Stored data
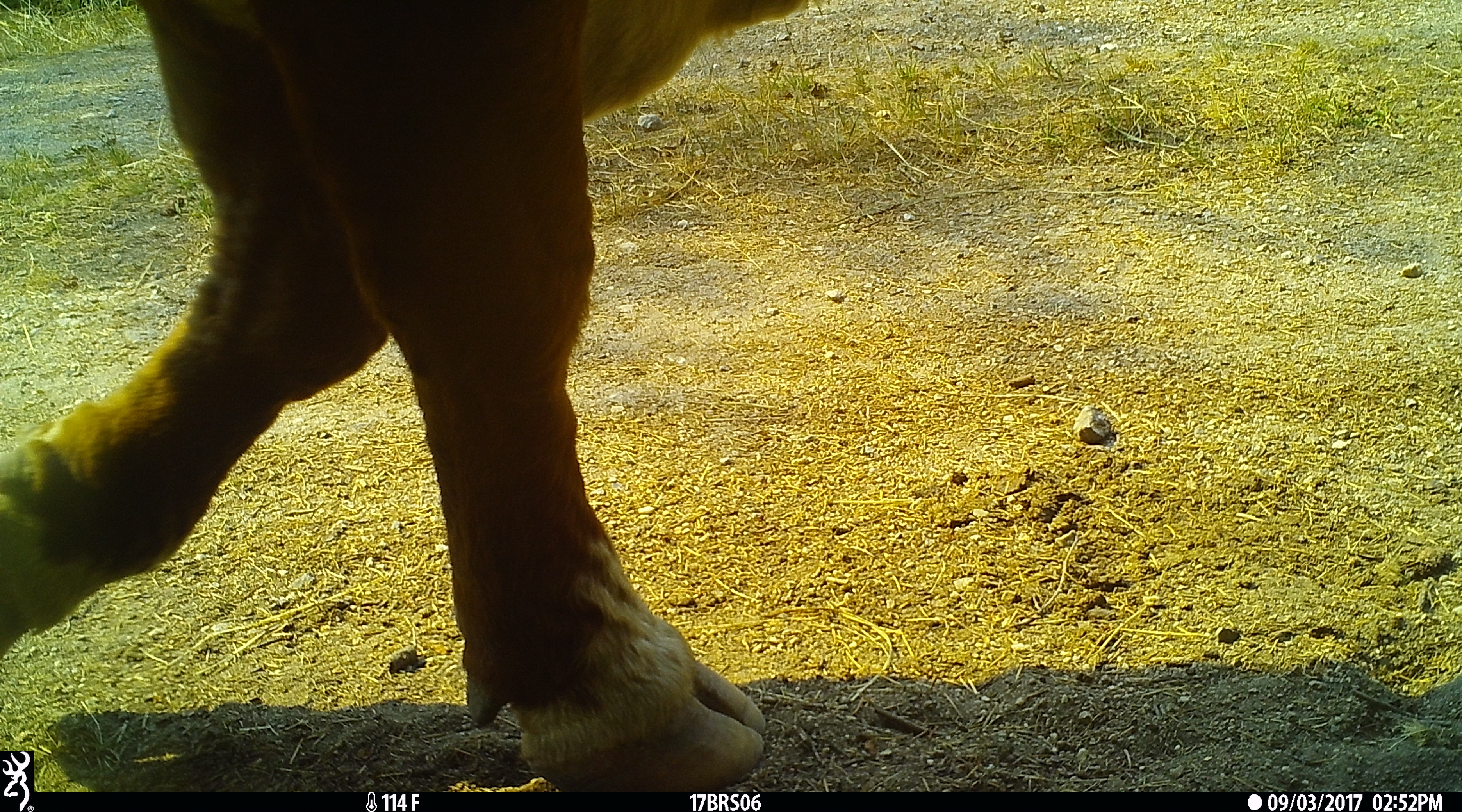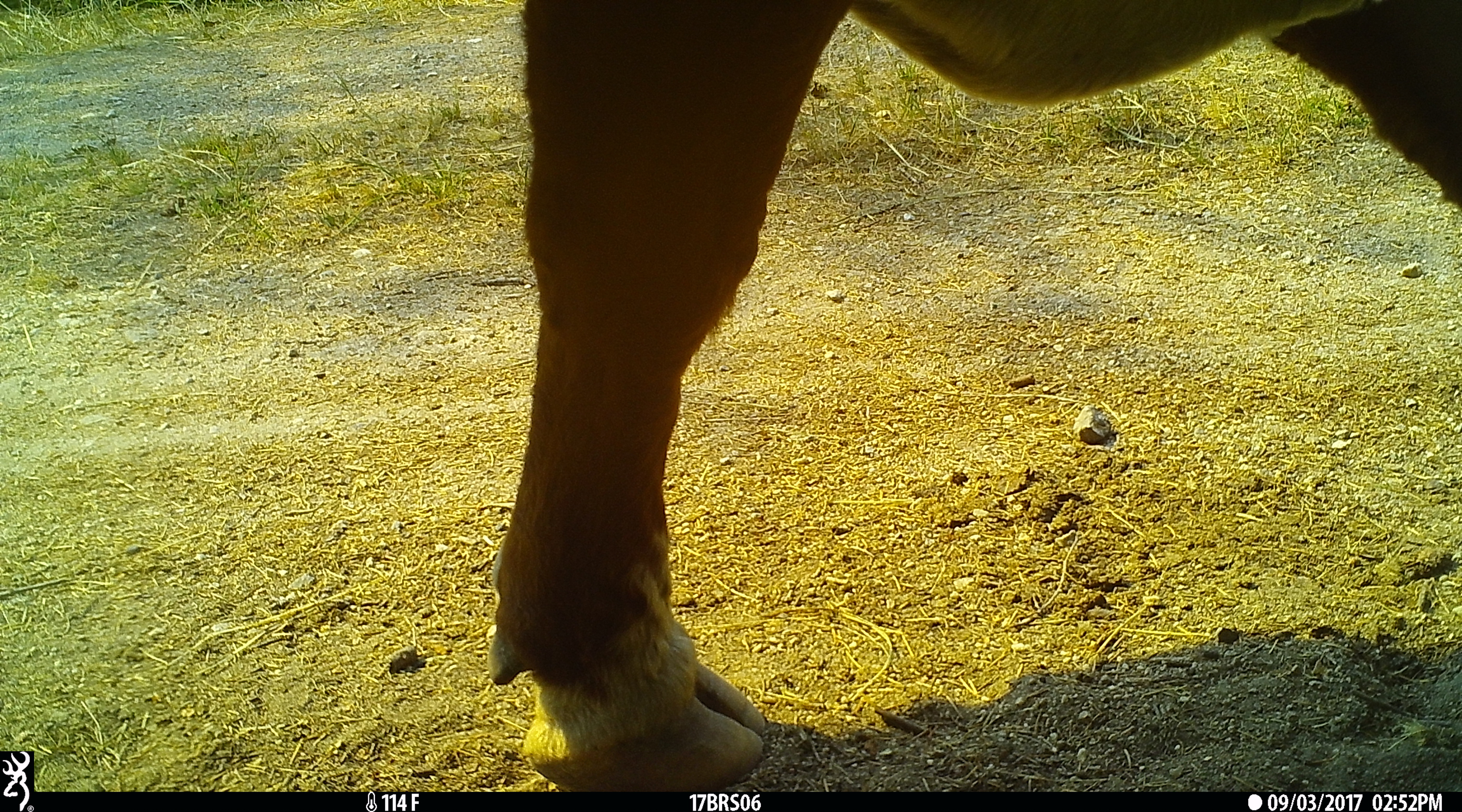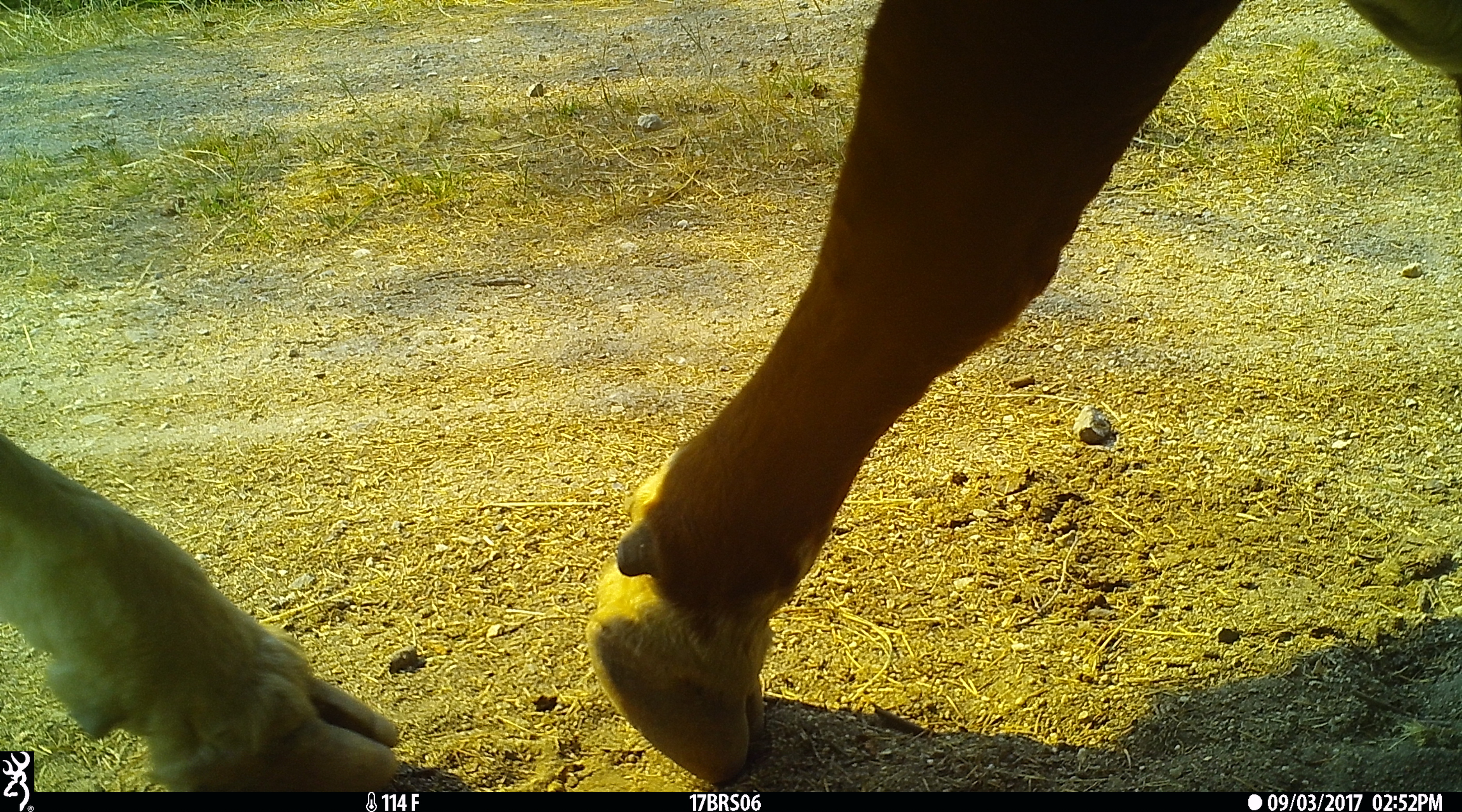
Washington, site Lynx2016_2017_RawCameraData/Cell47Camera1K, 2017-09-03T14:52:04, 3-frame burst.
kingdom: Animalia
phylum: Chordata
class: Mammalia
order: Artiodactyla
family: Bovidae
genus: Bos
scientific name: Bos taurus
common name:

*Exercise*
Without the pictures, return all the entries above exactly as they stand.

*Answer space*
Washington, site Lynx2016_2017_RawCameraData/Cell47Camera1K, 2017-09-03T14:52:04, 3-frame burst.
kingdom: Animalia
phylum: Chordata
class: Mammalia
order: Artiodactyla
family: Bovidae
genus: Bos
scientific name: Bos taurus
common name:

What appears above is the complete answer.